The CIA in Africa and Somalia: A Strategic Analysis


The measure of success is not whether you have a tough problem to deal with,

but whether it is the same problem you had last year.

John Foster Dulles

Contextual Background

In the last decade, the United States Central Intelligence Agency has greatly expanded its core political and military operations in a number of African countries.

Today, the CIA has permanent missions in Somalia, Kenya, Ethiopia, Ivory Coast, Djibouti, Nigeria, Egypt, Libya, Rwanda and Mali. The CIA’s missions are all focused on multiple objectives from combating Al-Qaeda affiliated terrorists to capacity building for African military and security forces. Similarly, the Pentagon’s sudden decision to create African Command or AFRICOM is another clear indication that the CIA has made a strategic, long-term organizational imperative to focus its attention on Africa.

Required action 1: On what grounds does the CIA excerpt conclude that the agency has made a long-term commitment to Africa? Answer in one to three sentences.
Required action 2: According to the CIA excerpt, what range of objectives do the agency's African missions cover?
Required action 3:
Do these statements agree with the CIA excerpt? Answer yes or no for each, quoting the deciding words.
(a) The CIA has a permanent mission in Sudan.
(b) Over the last decade, the CIA greatly expanded its political and military operations in several African countries.
(c) The State Department decided to create AFRICOM.

(Text-to-region grounding data)

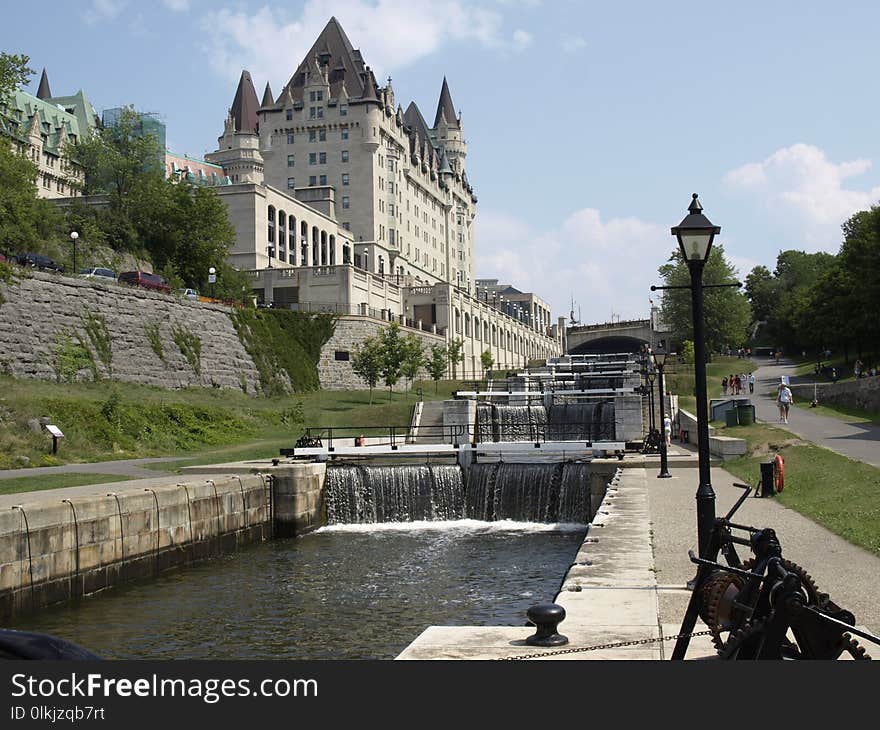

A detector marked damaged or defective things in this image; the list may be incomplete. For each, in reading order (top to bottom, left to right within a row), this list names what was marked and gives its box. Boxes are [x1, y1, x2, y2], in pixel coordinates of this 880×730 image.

rusted gear wheel [696, 568, 744, 648]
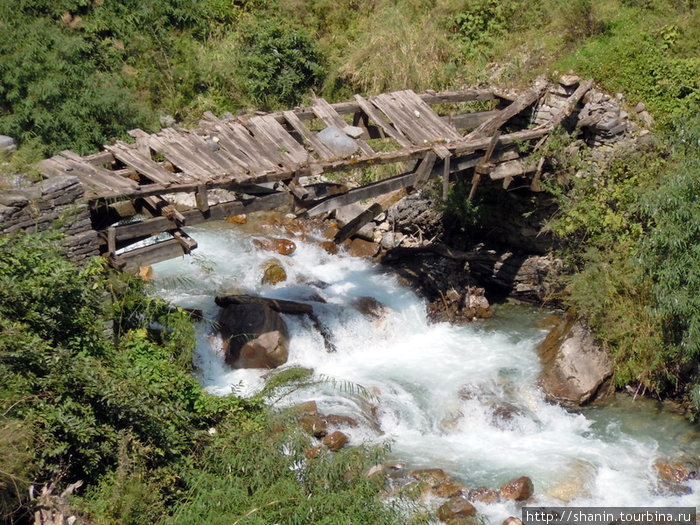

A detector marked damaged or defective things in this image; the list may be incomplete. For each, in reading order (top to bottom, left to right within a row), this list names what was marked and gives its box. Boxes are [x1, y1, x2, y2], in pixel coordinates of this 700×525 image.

broken timber [32, 81, 592, 274]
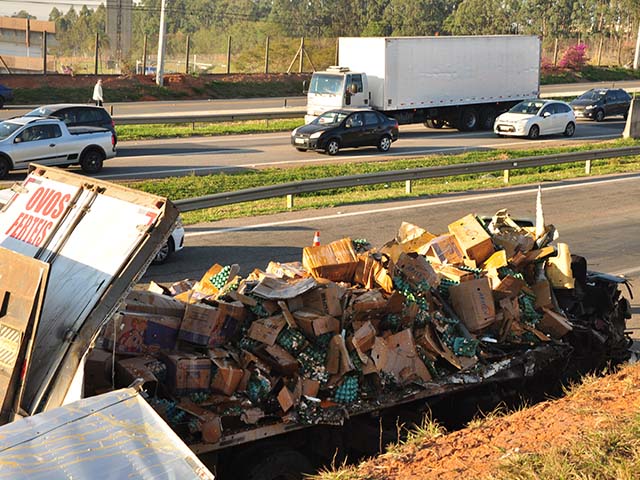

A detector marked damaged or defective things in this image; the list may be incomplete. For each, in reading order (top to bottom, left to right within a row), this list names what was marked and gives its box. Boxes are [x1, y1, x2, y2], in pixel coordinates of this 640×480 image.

overturned truck [0, 166, 632, 480]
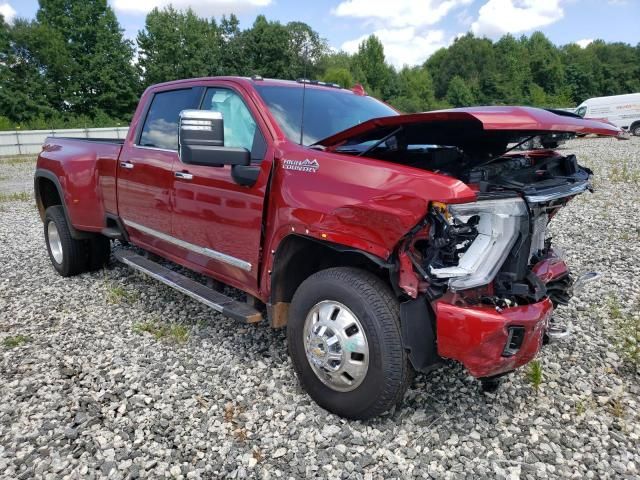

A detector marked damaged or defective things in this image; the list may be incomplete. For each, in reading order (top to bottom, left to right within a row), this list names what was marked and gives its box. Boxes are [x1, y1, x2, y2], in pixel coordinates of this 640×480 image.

damaged red truck [33, 77, 620, 418]
broken headlight [430, 197, 528, 290]
damaged front end [400, 152, 596, 376]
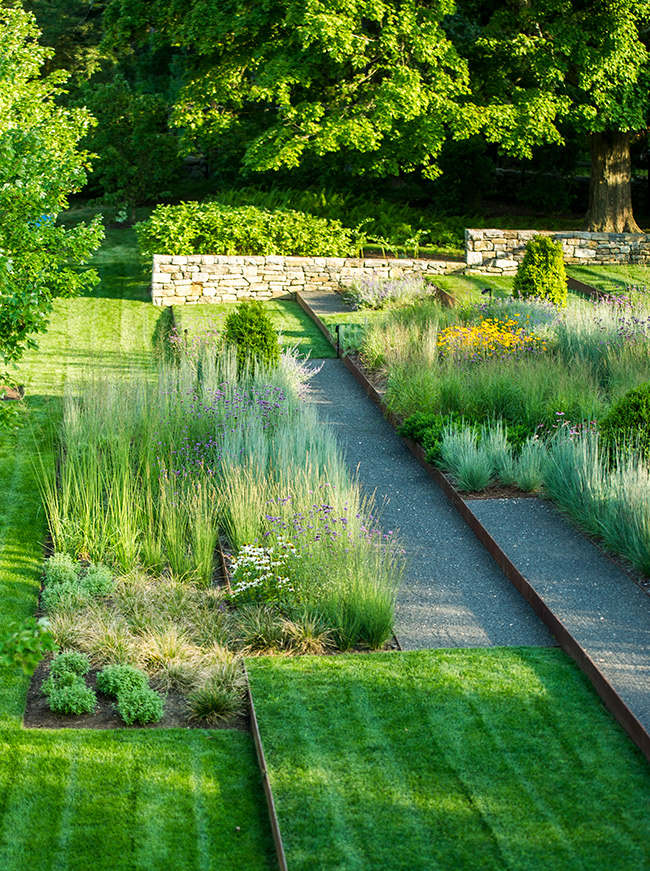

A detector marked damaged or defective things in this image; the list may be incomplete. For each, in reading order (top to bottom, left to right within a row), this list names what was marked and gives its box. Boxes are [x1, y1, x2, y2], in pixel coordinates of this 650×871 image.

rusted metal edging strip [219, 540, 288, 868]
rusted metal edging strip [296, 292, 648, 764]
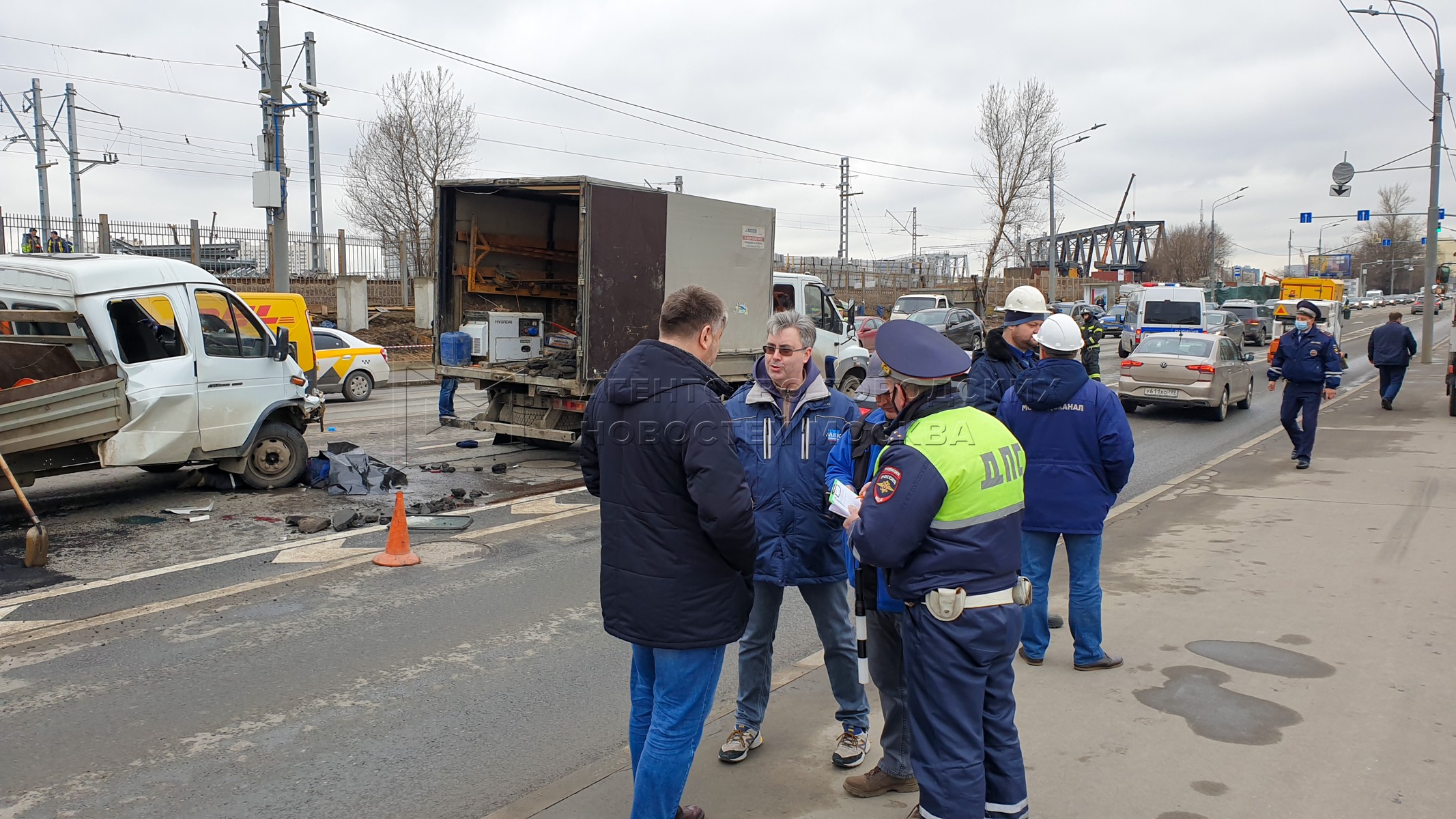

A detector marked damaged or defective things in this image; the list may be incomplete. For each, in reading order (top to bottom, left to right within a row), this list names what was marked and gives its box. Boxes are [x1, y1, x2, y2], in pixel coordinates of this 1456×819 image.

damaged white van [0, 253, 321, 489]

Worked solution 1: The CIA now has permanent missions in ten African countries, including Somalia, Kenya, Ethiopia and Egypt. The excerpt also treats the Pentagon's sudden decision to create AFRICOM as another clear indication of a strategic, long-term organizational imperative to focus on Africa.

Worked solution 2: They range from combating Al-Qaeda affiliated terrorists to capacity building for African military and security forces.

Worked solution 3:
(a) No: "the CIA has permanent missions in Somalia, Kenya, Ethiopia, Ivory Coast, Djibouti, Nigeria, Egypt, Libya, Rwanda and Mali" (Sudan is not listed).
(b) Yes: "In the last decade, the United States Central Intelligence Agency has greatly expanded its core political and military operations in a number of African countries."
(c) No: "the Pentagon’s sudden decision to create African Command or AFRICOM"